Rocks is BAD ASSSSSSSS


----------



## bruteboy (Jan 11, 2010)

the 30 backs will be diggin in sat at copiah and then oh yea...rocks next sat.good times and good brews a comin gonna be a good spring and summer


----------



## the grizzly muder (Dec 24, 2009)

ill be there i got 15 bikes and sxs


----------



## 09redbrute (Feb 24, 2010)

i'll be there with a coola full of brews and a good attitude... any miller lite fans? come holla at ya boy


----------



## jblaze29 (Feb 25, 2010)

brute boy is that you mike


----------



## Yesterday (Jan 2, 2009)

DjScrimm said:


> Rocks is BAD ASSSSSSSS


 yes


----------



## Polaris425 (Dec 16, 2004)

ya'll dont forget we have all the rocks pdf waivers & info. stickied here at the top in this section.
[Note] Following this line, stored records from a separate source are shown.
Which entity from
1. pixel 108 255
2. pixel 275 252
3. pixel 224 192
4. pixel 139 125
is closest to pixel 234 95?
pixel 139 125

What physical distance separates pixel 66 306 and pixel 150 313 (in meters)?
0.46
http://www.mudinmyblood.net/forum/showthread.php?t=2419


----------



## bruteboy (Jan 11, 2010)

yea jblaze,it is I.the grizz gonna be ready for rocks? keith told me you've sunk some money in that thing,yea i'll be there early with yall with some cold taste great,less filling


----------



## jblaze29 (Feb 25, 2010)

ya ive got all my stuff ordered..should startn rolling in but not in time for me to have it done before rocks...but i will be there no doubt..are you riding with keith and chris


----------



## bruteboy (Jan 11, 2010)

*rocks*

Nah I'm going in my truck cause I may bring my boy with me.But ill be there sometime in the morning


----------



## BlackedOutBF (Feb 6, 2010)

I will def be there.... Its gonna be miller time before ya know it!!! Hey Johnny you ridin with us down there?


----------



## jblaze29 (Feb 25, 2010)

i will know fo sho today i call you after while


----------